» **DATASET RECORDS**
--- begin ---

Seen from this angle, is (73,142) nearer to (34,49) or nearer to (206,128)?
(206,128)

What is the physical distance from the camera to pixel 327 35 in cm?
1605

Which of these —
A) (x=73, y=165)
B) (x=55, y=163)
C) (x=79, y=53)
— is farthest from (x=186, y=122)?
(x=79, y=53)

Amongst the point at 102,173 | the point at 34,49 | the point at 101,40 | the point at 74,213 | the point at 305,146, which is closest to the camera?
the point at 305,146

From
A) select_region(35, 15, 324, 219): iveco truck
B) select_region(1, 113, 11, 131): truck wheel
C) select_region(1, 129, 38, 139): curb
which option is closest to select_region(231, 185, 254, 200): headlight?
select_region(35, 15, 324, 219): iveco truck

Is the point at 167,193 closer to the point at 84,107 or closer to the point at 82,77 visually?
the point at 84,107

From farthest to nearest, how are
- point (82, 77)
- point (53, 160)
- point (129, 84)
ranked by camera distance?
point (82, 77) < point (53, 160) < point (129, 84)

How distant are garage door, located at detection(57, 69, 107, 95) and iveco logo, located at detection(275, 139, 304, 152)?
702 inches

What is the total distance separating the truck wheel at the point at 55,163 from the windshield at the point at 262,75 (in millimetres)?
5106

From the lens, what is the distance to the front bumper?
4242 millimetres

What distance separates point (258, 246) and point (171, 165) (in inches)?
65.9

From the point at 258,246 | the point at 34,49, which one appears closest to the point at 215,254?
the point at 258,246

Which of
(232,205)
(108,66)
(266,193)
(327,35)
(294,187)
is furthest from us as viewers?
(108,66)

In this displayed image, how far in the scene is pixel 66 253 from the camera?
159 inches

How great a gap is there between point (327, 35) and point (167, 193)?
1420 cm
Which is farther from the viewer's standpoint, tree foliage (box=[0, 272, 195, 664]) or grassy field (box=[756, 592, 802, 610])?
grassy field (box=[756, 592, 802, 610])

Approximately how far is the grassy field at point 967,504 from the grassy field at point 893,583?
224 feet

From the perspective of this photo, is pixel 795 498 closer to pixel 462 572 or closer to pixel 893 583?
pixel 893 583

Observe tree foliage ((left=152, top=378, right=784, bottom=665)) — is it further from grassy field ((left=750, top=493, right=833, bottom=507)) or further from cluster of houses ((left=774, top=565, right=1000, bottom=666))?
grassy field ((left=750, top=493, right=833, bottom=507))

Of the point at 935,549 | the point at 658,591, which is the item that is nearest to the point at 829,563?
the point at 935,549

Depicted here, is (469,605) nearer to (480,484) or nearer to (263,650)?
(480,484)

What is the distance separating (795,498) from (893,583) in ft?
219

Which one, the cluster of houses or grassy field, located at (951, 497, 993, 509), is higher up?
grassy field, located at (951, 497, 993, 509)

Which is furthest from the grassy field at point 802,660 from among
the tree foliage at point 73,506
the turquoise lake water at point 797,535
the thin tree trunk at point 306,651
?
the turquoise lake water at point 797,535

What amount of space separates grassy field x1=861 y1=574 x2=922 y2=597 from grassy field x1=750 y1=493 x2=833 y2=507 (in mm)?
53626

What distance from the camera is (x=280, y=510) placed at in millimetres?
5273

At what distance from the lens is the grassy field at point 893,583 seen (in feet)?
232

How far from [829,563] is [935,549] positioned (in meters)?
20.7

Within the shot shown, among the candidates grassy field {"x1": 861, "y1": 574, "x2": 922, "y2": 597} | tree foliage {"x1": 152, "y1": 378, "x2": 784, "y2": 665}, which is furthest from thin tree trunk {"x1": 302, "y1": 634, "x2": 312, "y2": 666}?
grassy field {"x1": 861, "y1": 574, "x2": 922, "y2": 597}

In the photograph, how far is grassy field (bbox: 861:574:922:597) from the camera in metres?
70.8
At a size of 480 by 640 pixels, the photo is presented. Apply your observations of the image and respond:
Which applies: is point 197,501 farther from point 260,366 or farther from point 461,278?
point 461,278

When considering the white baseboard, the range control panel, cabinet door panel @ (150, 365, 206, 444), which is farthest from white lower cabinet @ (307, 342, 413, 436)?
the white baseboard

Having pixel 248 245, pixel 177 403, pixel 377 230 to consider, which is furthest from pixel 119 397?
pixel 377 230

--- end ---

» **TASK REQUIREMENTS**
Without leaving anything out, quote all the data.

» **EXPECTED ANSWER**
Seen from this angle, is (73,142) nearer to (34,49) or nearer to (206,128)?
(206,128)

What is the physical distance from the camera to pixel 327 35 in cm?
1605

Which of these —
A) (x=73, y=165)
B) (x=55, y=163)
C) (x=79, y=53)
— is farthest from (x=186, y=122)?
(x=79, y=53)

Amongst the point at 102,173 | the point at 34,49 | the point at 101,40 | the point at 74,213 | the point at 305,146, which is closest to the camera?
the point at 305,146

From
A) select_region(35, 15, 324, 219): iveco truck
B) select_region(1, 113, 11, 131): truck wheel
C) select_region(1, 129, 38, 139): curb
which option is closest to select_region(231, 185, 254, 200): headlight?
select_region(35, 15, 324, 219): iveco truck

Is the point at 167,193 closer to the point at 84,107 or closer to the point at 82,77 visually?
the point at 84,107

From farthest to nearest, how are
- point (82, 77)
- point (53, 160)
- point (129, 84)
ranked by camera distance?
point (82, 77) < point (53, 160) < point (129, 84)

How distant are garage door, located at detection(57, 69, 107, 95) and iveco logo, located at detection(275, 139, 304, 152)?
702 inches

What is the total distance separating the truck wheel at the point at 55,163 from the windshield at the point at 262,75 (in millimetres)?
5106

From the lens, what is the distance to the front bumper?
4242 millimetres

What distance separates point (258, 246) and point (171, 165) (in inches)?
65.9

From the point at 258,246 | the point at 34,49, which one appears closest to the point at 215,254?
the point at 258,246

Which of
(232,205)
(108,66)
(266,193)
(327,35)
(294,187)
is furthest from us as viewers?
(108,66)

In this displayed image, how far in the scene is pixel 66 253 from the camera?
159 inches

How great a gap is there between point (327, 35) and point (167, 193)?
1420 cm
Which is farther from the viewer's standpoint, tree foliage (box=[0, 272, 195, 664]) or grassy field (box=[756, 592, 802, 610])?
grassy field (box=[756, 592, 802, 610])

Approximately how far is the grassy field at point 967,504 from the grassy field at point 893,583?
224 feet

From the perspective of this photo, is pixel 795 498 closer to pixel 462 572 or closer to pixel 893 583?
pixel 893 583

Observe tree foliage ((left=152, top=378, right=784, bottom=665)) — is it further from grassy field ((left=750, top=493, right=833, bottom=507)) or further from cluster of houses ((left=774, top=565, right=1000, bottom=666))?
grassy field ((left=750, top=493, right=833, bottom=507))

Of the point at 935,549 | the point at 658,591, which is the item that is nearest to the point at 829,563?
the point at 935,549

Depicted here, is (469,605) nearer to (480,484) or nearer to (263,650)?
(480,484)

What is the distance separating (795,498) from (893,583) in ft?
219

Which one, the cluster of houses or grassy field, located at (951, 497, 993, 509), is higher up?
grassy field, located at (951, 497, 993, 509)

Which is furthest from the grassy field at point 802,660 from among
the tree foliage at point 73,506
the turquoise lake water at point 797,535
the thin tree trunk at point 306,651
?
the turquoise lake water at point 797,535

What amount of space separates grassy field x1=861 y1=574 x2=922 y2=597 from grassy field x1=750 y1=493 x2=833 y2=507 (in mm)?
53626

What distance from the camera is (x=280, y=510) placed at in millimetres?
5273

At what distance from the lens is the grassy field at point 893,583 seen (in feet)?
232

How far from [829,563] is [935,549] positioned (in meters)?
20.7

Within the shot shown, among the candidates grassy field {"x1": 861, "y1": 574, "x2": 922, "y2": 597} | tree foliage {"x1": 152, "y1": 378, "x2": 784, "y2": 665}, which is furthest from thin tree trunk {"x1": 302, "y1": 634, "x2": 312, "y2": 666}?
grassy field {"x1": 861, "y1": 574, "x2": 922, "y2": 597}

In the photograph, how far is grassy field (bbox: 861:574:922:597) from the camera in metres?
70.8
At a size of 480 by 640 pixels, the photo is presented. Apply your observations of the image and respond:
Which applies: is point 197,501 farther from point 260,366 or farther from point 461,278?
point 461,278

When considering the white baseboard, the range control panel, cabinet door panel @ (150, 365, 206, 444), which is farthest from white lower cabinet @ (307, 342, 413, 436)?
the white baseboard

Having pixel 248 245, pixel 177 403, pixel 377 230 to consider, which is furthest from pixel 119 397?
pixel 377 230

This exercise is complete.